Wildrose divided: Fildebrandt breaks with leader, calls for merger with PCs

Wildrose MLA Derek Fildebrandt is calling for a merger between the Wildrose and the Alberta PC party. He told a Whitecourt radio station on Wednesday he is willing to put all his political accomplishments "on the line for this."

'There's also been a tension between Fildebrandt and Jean'

Wildrose MLA Derek Fildebrandt, right, says the Wildrose should merge with the PCs. Wildrose leader Brian Jean, left, has been opposed to the idea. (CBC)

Breaking ranks with his own leader, Wildrose MLA Derek Fildebrandt is calling for a merger between his party and the Alberta PCs.

"The NDP are too dangerous, they are too ideological, and too destructive to the future of this province to take chances," Fildebrandt told a Whitecourt radio station Wednesday evening.

"I'm willing to put everything I've accomplished in politics on the line for this."

Fildebrandt, the MLA for Strathmore-Brooks, said he has heard from his own constituents, from "conservatives of different flavours," and from Wildrose members across Alberta.

"Frankly, I've heard enough," he said. "I think that people are pretty clear. They want a single conservative option to face against the NDP in the next election.

"In 2019, we're going to have a chance to elect a new government in this province, and if I have anything to do with it, that new government is going to be a business-friendly government. We're going to cut taxes, we're going to cut regulations, we're going to cut red tape. We're going to make Alberta open for business again."

Lynden McBeth, news director at Whitecourt station XM105, said Fildebrandt brought up the merger idea in response to a question from the audience. He was speaking to the Whitecourt Chamber of Commerce.

Thursday afternoon, the Wildrose issued a statement from Fildebrandt.

"I stand by my comments in Whitecourt, but what I said is consistent with what Brian Jean and I have been saying for over a year now; that is that we want to see all conservatives united going into the next election to defeat and replace the NDP," Fildebrandt said in the statement.

PC leadership candidate Jason Kenney is campaigning on a platform of uniting the Wildrose and PC to fight the NDP.
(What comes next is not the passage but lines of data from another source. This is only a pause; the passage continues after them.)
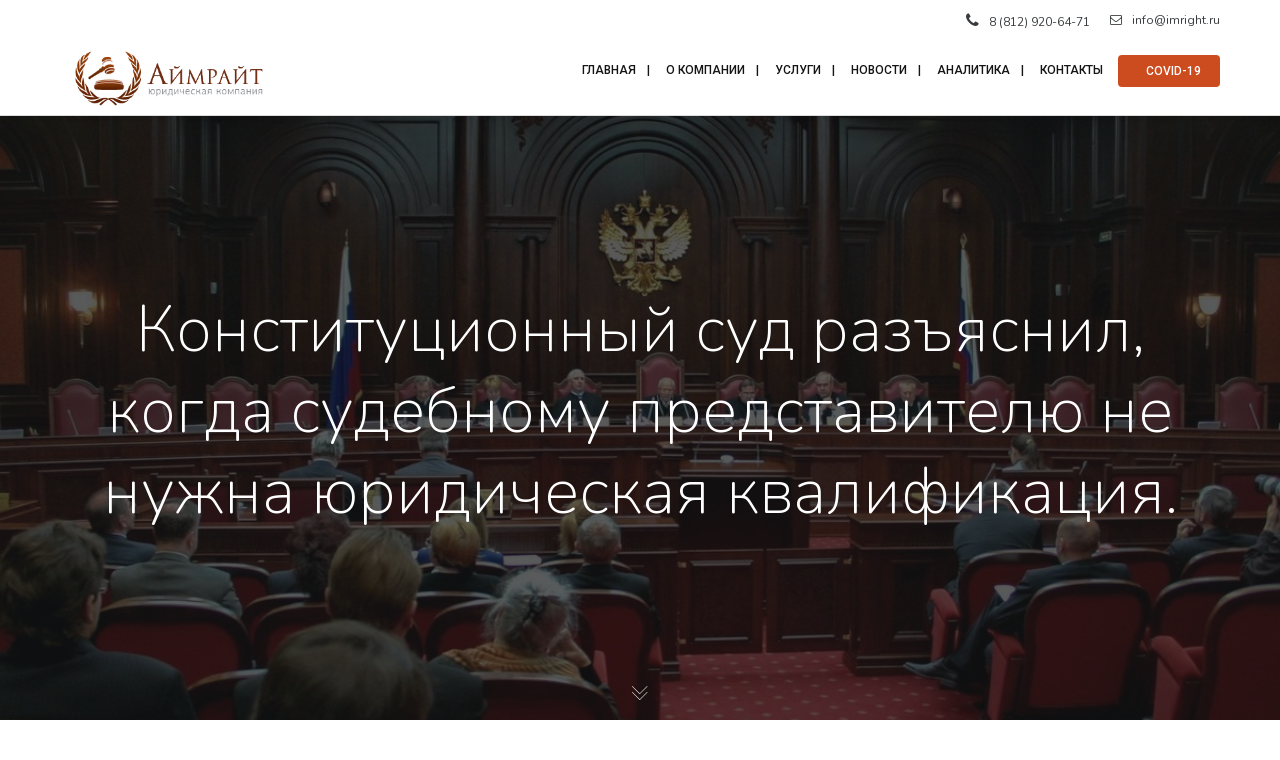

--- FILE ---
content_type: text/css
request_url: https://imright.ru/wp-content/plugins/ut-twitter/css/ut.twitter.css?ver=6.4.7
body_size: 322
content:
/*
   Twitter Widget Copyright 2013 UNITED THEMES
   www.unitedthemes.com
*/

.ut-tweets {
}
.tweet_list li {
	padding-bottom:5px;
	margin-bottom:5px;
	border-bottom:1px solid #EFEFEF;
}
.tweet_list li:last-child {
	border:none;
	padding-bottom:0;
	margin-bottom:0;
}
.tweet-left {
	float:left;
	display: inline;
	margin-right: 10px;
}
.tweet-left img {
	float:left;
}
.tweet-actions {
	float: left;
}
.tweet-actions a {
}
.tweet-actions a:hover {
}
.tweet-right {
}
.tweet_time {
}
.tweet_time a {
}
.tweet_time a:hover {
}
.tweet_text {
	display: block;
}
.tweet-bottom {
	display: block;
}

--- FILE ---
content_type: text/css
request_url: https://imright.ru/wp-content/themes/brooklyn-child/style.css?ver=6.4.7
body_size: 991
content:
/*
Theme Name: Brooklyn-Child
Template: brooklyn
Description: Дочерняя тема для темы Brooklyn
Text Domain: brooklyn-child
Author: Gall
Author URI: https://gall-studio.ru
Version: 1.0
*/

#main-content {
	margin-top: 25px;
}

a[href="/tag/covid-19/"] {
    color: #fff !important;
    border-radius: 4px !important;
    background-color: #CC4B1F !important;
    line-height: 1.6;
    display: inline-block;
    padding: 0.6em 1.6em 0.5em !important;
}
#menu-header a[href="/tag/covid-19/"]:hover, #menu-header .current-menu-item>a[href="/tag/covid-19/"] {
	color: #fff !important;
}
a[href="/tag/covid-19/"]:after {
    display: none;
}
@media (min-width: 1025px) {
    .ut-blog-list-article .ut-post-thumbnail {
        width: 40%;
    }
}

.site-logo img {
	max-width: 140%;
}

@media (min-width: 1025px) {
	.site-logo {
		height: unset !important;
	}
    .site-logo img {
        max-height: unset !important;
    }
}

.wpb_wrapper .ut-service-icon-box-content h3 {
	min-height: 45px;
}

.gall-sub-footer {
    font-size: 12px;
    line-height: 18px;
	padding: 15px 0;
}

.gall-sub-footer h3 {
	margin: 0;
    color: #999;
	font-size: 15px;
}

.gall-sub-footer a {
	color: #999;
}

.gall-sub-footer a:hover {
	color: #71787e;
}

#menu-header .current-menu-item>a, #menu-header .active, #menu-header .current-menu-item>a:hover, #menu-header .active:hover, #menu-header .current-menu-item>a:focus, #menu-header .active:focus, #menu-header a:hover, #menu-header a:focus, #menu-header .sfHover>a {
	color: #CC4B1F !important;
}

.breadcrumb a {
	color: #CC4B1F !important;
}

.gall-stay {
	font-size: 14px;
    margin-right: 15px;
}

.hero-description {
	font-family: "Poppins" !important;
}

.ut-spacing-120:not(.blog):not(.archive):not(.search-results):not(.single-post).ut-vc-disabled .main-content-background {
	padding-top: 0 !important;
}

.ut-spacing-120.ut-vc-enabled.ut-has-page-title .page-header {
	padding-top: 0 !important;
}

.ut-vc-120.vc_section, .ut-vc-120.vc_section.vc_section-has-fill {
	padding-top: 30px !important;
}

.single-post .main-content-background {
	padding-top: 0 !important;
}

.ut-blog-classic-article {
	margin-top: 15px !important;
}

.archive .main-content-background {
	padding-top: 90px !important;
}

@media (max-width: 767px) {
	.hero-title {
		font-size: 24px !important;
	}
}

--- FILE ---
content_type: text/css
request_url: https://imright.ru/wp-content/plugins/len-slider/css/defaultskin.css?ver=6.4.7
body_size: 714
content:
.ls_def_ibanner{
    position:relative;
    width:936px;
    height:300px;
    overflow:hidden;
    border:1px solid #ededed;
    padding:11px;
    background:#fff;
    font-size:12px;
    text-align:left !important;
    font-family:Arial,Tahoma;
    -moz-border-radius:2px;
    -webkit-border-radius:2px;
    border-radius:2px;
    -khtml-border-radius:2px
}
.ls_def_ibanner *{
    margin:0;
    padding:0;
    outline:0
}
.ls_def_ibanner div{position:relative}
.ls_def_ibanner .clear{clear:both}
.ls_def_ibanner .ui-tabs-hide{display:none}
.ls_def_ibanner_banner{width:100%;height:100%}
.ls_def_ibanner_banner .abs{
    position:absolute !important;
    bottom:0;
    right:0;
    font-size:12px;
    z-index:3;
    width:580px;
}
.ls_def_ibanner_banner .abs a{
    display:inline-block;
    float:right;
    padding:3px 15px;
    font-size:14px;
    font-weight:bold;
    background:#000;
    text-decoration:none;
    color:#fff;
    -webkit-transition:all 0.3s ease-in-out;
    -moz-transition:all 0.3s ease-in-out;
    -o-transition:all 0.3s ease-in-out;
    -ms-transition:all 0.3s ease-in-out;
    transition:all 0.3s ease-in-out;
}
.ls_def_ibanner_banner .abs a:hover{background:#333399;text-decoration:underline}
.ls_def_ibanner_banner .abs .desc{
    float:right;
    color:#bfbfbf;
    text-shadow:0 -1px rgba(0, 0, 0, .75);
    background:rgb(0,0,0);
    filter:alpha(opacity=60);
    background:rgba(0,0,0,.6);
    overflow:hidden;
    padding:10px 15px;
    width:550px;
}

.ls_def_ibanner_nav{
    position:absolute !important;
    bottom:26px;
    left:26px;
    z-index:2
}
.ls_def_ibanner_nav li{
    float:left;
    display:block;
    margin-right:5px;
    width:20px;
    height:20px
}
.ls_def_ibanner_nav li a{
    display:block;
    width:20px;
    height:20px;
    background:url("../images/cntrlbtns.png") 0 0 no-repeat
}
.ls_def_ibanner_nav li.ui-state-active a{background-position:0 -20px}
Kenney issued a statement saying he's starting to see "calls for unity 'trickling up' from grassroots Albertans.

"Given that we're approaching the anniversary of the disastrous backroom floor crossing from 2014, I'm happy to see Derek responding positively to the overwhelming demand for unity from his constituents."

On Dec. 17, 2014, then-Wildrose leader Danielle Smith and eight other Wildrose MLAs crossed the floor to join the PCs. Pundits believe the incident led to the downfall of the Conservatives' hold in power in Alberta months later.
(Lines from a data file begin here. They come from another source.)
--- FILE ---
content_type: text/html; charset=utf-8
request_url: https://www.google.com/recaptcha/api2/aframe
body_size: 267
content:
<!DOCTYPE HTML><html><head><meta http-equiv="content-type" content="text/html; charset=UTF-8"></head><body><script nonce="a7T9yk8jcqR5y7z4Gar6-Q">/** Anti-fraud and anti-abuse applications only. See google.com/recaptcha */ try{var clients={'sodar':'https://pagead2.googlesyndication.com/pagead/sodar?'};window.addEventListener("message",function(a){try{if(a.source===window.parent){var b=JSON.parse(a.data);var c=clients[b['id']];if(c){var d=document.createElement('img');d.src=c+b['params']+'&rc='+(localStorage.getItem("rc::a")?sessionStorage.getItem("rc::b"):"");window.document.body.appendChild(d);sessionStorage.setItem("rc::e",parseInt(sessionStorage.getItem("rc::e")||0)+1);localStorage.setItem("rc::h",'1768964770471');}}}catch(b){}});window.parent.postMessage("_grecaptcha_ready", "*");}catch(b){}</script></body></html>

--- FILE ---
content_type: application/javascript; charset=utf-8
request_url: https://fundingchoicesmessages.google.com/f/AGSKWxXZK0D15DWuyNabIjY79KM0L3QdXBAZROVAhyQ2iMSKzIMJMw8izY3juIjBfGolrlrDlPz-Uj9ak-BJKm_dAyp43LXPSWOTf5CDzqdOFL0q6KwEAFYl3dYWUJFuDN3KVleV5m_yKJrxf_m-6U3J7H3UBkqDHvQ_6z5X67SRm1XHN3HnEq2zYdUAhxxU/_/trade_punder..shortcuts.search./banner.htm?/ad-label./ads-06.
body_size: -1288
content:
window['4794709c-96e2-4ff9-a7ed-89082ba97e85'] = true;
Wildrose Leader Brian Jean would not comment Thursday on Fildebrandt's remarks, a spokesperson said.

In October, at the Wildrose annual general meeting in Red Deer, Jean rejected the idea of a merger with the PCs.

"That party still remains confused about its values, its principles and what it stands for. And, right now, their party is rife with uncertainty, division and instability," Jean said, adding it was not time for Wildrose to be distracted by a possible merger and putting the province's future at risk by not being ready for the next election.
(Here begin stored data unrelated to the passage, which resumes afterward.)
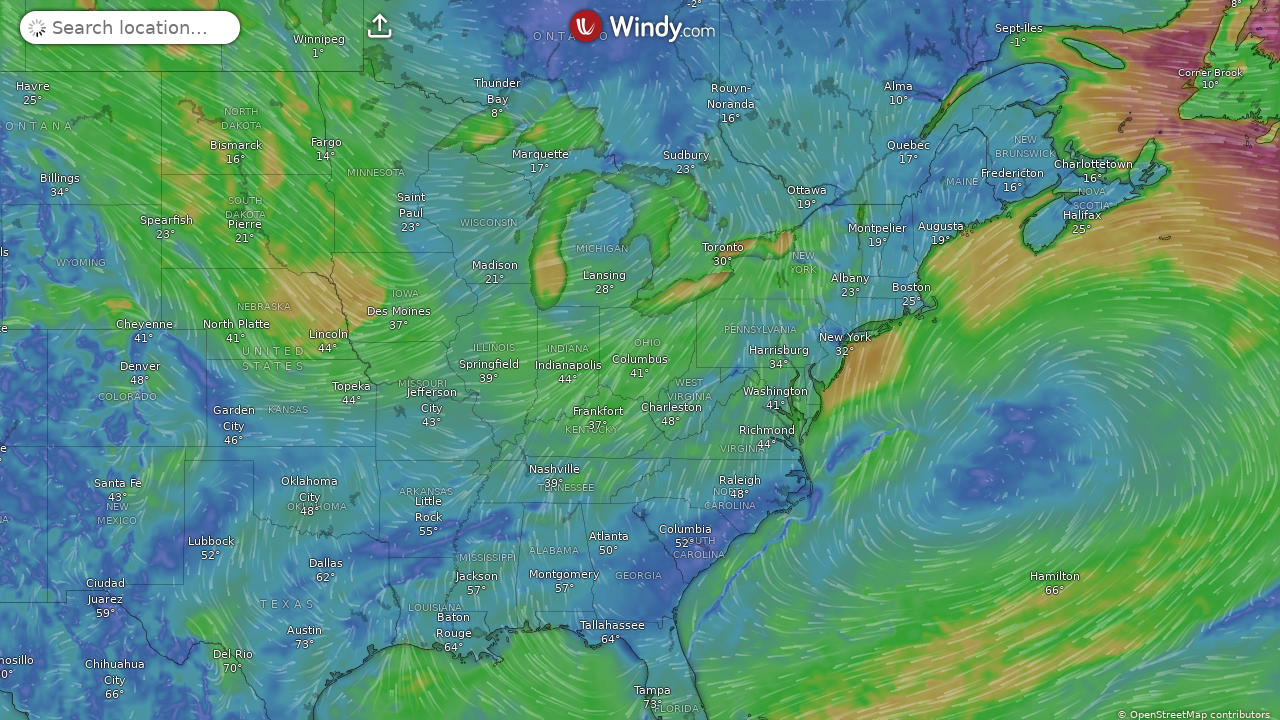

--- FILE ---
content_type: text/javascript
request_url: https://www.windy.com/v/48.1.0.ind.e23e/plugins/_shared/css.js
body_size: -296
content:
import{C as e}from"./effects.js";function t(t,o){e(()=>{var e,a=t.getRootNode(),n=a.host?a:null!==(e=a.head)&&void 0!==e?e:a.ownerDocument.head;if(!n.querySelector("#"+o.hash)){var d=document.createElement("style");d.id=o.hash,d.textContent=o.code,n.appendChild(d)}})}export{t as a};


--- FILE ---
content_type: text/javascript
request_url: https://www.windy.com/v/48.1.0.ind.e23e/plugins/_shared/map.js
body_size: 82
content:
const{centerMap:a,map:e,markers:l}=window.W.map,o=window.W.store,r=window.W.broadcast;var t={webcam:null},m=null,n=a=>{t[a]&&(e.removeLayer(t[a]),t[a]=null),m&&(m.classList.remove("selected"),m=null)},c=l=>{var{lat:o,lon:r,zoom:t}=l;a({lat:o,lon:r,zoom:t||e.getZoom()},!0)},s=a=>{a.type="webcam",(a=>{var{type:s,lat:d,lon:i,center:p,labelEl:b,calledFrom:w}=a;if(n(s),b&&(m=b).classList.add("selected"),p){var v;"search"===w&&(v=8);var u={lat:d,lon:i,zoom:v};"maplibre"===o.get("mapLibrary")?r.emit("maplibre-centerMap",u):c(u)}t[s]=L.marker([d,i],{icon:l.pulsatingWebcamIcon,zIndexOffset:1e3}).addTo(e)})(a)},d=()=>n("webcam");export{s as a,c,d as r};


--- FILE ---
content_type: text/plain
request_url: https://node.windy.com/Zm9yZWNhc3Q/ZWNtd2Y/cG9pbnQvZWNtd2YvdjIuOS8zOS45NjIvLTgzLjAwNj9pbmNsdWRlTm93PXRydWUmcmVmVGltZT0yMDI2LTAxLTIxVDEyOjAwOjAwWiZzZXR1cD1zdW1tYXJ5JnNvdXJjZT1ocCZwcj0xJnNjPTAmdG9rZW4yPXBlbmRpbmcmdWlkPTRjMTFjNjFkLWJjYTktOTQ0Yi0xNmQ3LTdhYzBjMjczMDBkNyZ2PTQ4LjEuMCZwb2M9OQ
body_size: 1487
content:
[base64]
"We've already been very successful consolidating conservative-minded Albertans."

Interim PC leader Ric McIver said he was surprised to hear Fildebrandt's comments.

"I have always said, and I continue to say, [a merger] is something that not one person should decide but rather our membership," McIver said.

"We are actually in a leadership contest right now, where at least one of the contestants actually has a merger as the centrepiece of his platform, so I guess we'll get an opinion from our members on Mar. 18."

Premier Rachel Notley said she's concentrating on governing Alberta, and not on the "machinations" of the Wildrose and PC parties. But she said knows "the adage that one plus one does not equal two in these kinds of things." 

Duane Bratt, a political scientist at Mount Royal University in Calgary, said Fildebrandt and PC MLA Mike Ellis have hosted a couple of pub nights to try to bring the two groups together. The pair hosted a pub night in early October.

"Now it looks like the unification will be around Jason Kenney," Bratt said. "So it seems to be an endorsement of Kenney as opposed to Brian Jean."

Bratt pointed out that Fildebrandt and Jean have clashed in the past.

"There's also been a tension between Fildebrandt and Jean, and observers have thought that Fildebrandt actually wanted Jean's job.

"I don't think he wants Jason Kenney's job. I think he would be perfectly happy to work under Jason Kenney. And so that's the news element."